At least there weren’t any gunshots
, she thought as she finally replaced the receiver. Briefly, she lifted it again, hoping somehow that contact had been resumed. All she got was a dialling tone. Moments later, she called Gladwin on her mobile and reported something very disturbing taking place in a Crouch End apartment.

‘Do you know the address?’ the detective superintendent asked her.

‘Um … no, but it must be here somewhere. Hold on a sec.’

She went out to the spacious hallway containing an oak bureau, the top of which was crowded with a collection of glass
millefiori
paperweights. When she tried to pull down the flap, it resisted. Locked, she realised. Beneath the flap were two drawers, the upper of which came open easily. Inside she discovered neatly stacked notebooks, perhaps twenty in total, all
with pretty art nouveau covers as far as she could see. The lower drawer was less tidy, the contents a motley assortment of brochures, leaflets, catalogues and other papers.

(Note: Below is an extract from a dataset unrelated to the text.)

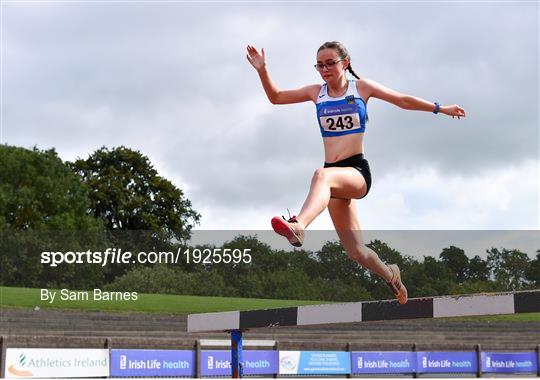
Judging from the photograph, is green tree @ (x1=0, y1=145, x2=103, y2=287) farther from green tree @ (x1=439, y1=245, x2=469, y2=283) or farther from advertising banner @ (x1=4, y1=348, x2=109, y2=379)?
green tree @ (x1=439, y1=245, x2=469, y2=283)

She retrieved the phone from the kitchen window sill and reported her failure. ‘I don’t know where else to try,’ she said helplessly. ‘Where do people generally keep their ex-husband’s address?’

Gladwin gave an impatient snort for reply.

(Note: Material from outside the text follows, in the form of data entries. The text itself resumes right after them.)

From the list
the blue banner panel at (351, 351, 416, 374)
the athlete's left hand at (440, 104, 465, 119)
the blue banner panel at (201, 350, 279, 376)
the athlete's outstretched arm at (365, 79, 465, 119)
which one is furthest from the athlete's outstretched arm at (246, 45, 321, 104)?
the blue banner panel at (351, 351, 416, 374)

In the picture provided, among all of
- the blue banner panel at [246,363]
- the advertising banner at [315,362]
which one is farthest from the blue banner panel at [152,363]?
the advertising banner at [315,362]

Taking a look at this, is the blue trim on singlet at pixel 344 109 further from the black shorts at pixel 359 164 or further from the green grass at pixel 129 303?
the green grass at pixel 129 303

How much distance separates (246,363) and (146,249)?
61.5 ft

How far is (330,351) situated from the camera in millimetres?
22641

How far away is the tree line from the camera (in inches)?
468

‘Sorry. But you’ll find him easily enough. Victor Parker in Crouch End.’

The next snort was almost angry. ‘Thea – we’ll have to involve the Met in this, if you think there’s been violence. Can you backtrack and just see if you might have got it wrong, before we do that? Couldn’t it just have been a bit of a domestic? After all, they’ve been separated for years, with quite some acrimony, from the sound of it. A bit of shouting isn’t so surprising, is it?’

‘I don’t know that it was Yvonne. It probably wasn’t her. He called somebody “babe”. Then I think he answered the door, after the babe person came in. It must have been a man, who attacked Victor.’ She racked her brains for the right sequence of events. ‘Yes, that was definitely how it was. You didn’t hear that scream,’ said Thea urgently. ‘I
know
something awful happened. And I never said it was Yvonne there. He called me to say he’d lost her again.’

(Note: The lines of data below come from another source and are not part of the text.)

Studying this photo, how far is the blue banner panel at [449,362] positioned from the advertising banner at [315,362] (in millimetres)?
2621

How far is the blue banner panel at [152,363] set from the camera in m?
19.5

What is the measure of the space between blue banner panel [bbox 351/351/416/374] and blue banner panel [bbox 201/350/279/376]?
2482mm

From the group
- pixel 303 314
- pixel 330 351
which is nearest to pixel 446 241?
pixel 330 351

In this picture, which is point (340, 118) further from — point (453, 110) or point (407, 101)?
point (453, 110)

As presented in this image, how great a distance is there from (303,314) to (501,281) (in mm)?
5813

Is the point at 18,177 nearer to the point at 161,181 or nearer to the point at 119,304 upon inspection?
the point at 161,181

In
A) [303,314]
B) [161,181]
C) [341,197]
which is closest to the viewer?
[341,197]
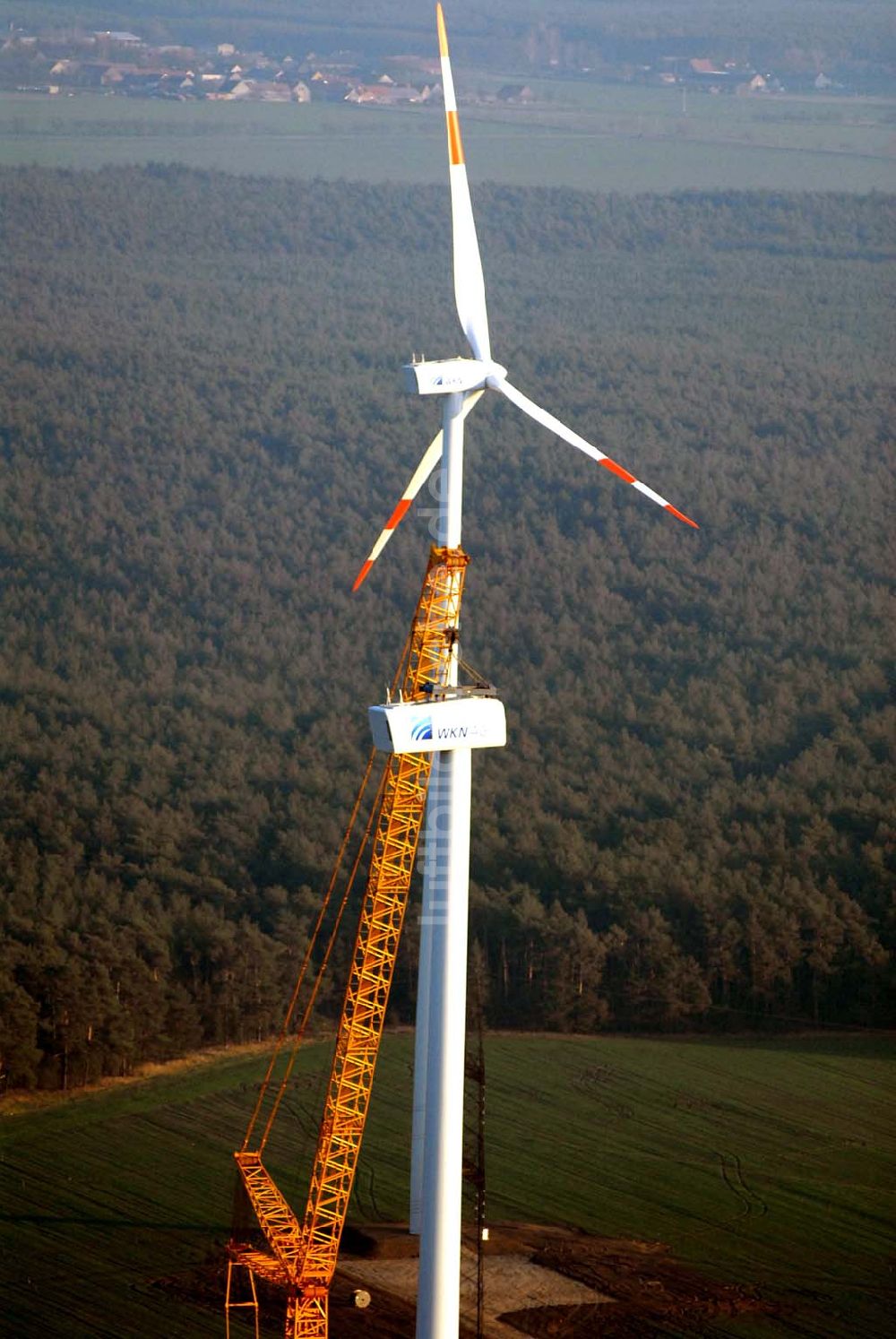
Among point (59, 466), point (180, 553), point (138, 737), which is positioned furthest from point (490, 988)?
point (59, 466)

‘Okay,’ Gladwin sighed as if the whole story was
well beyond her area of interest. ‘Look, go and do 1471 on the phone and see if you can get his number.’

Again, Thea put down the BlackBerry and did as she was told. ‘It’s a mobile number,’ she reported back and recited it.

‘Have you tried calling it again?’

‘No,’ said Thea. ‘I don’t really think it’s for me to do it.’

‘Well, if he’s hurt, it’ll be reported soon enough, I imagine. The screaming person will call for help. I will of course make some enquiries, but I am rather occupied.’ She spoke with restraint, but Thea could hear stress and impatience in her voice. ‘And I can’t see this has anything to do with the case,’ she added. ‘The man hasn’t lived in Snowshill for five years. What can he possibly have to do with anything?’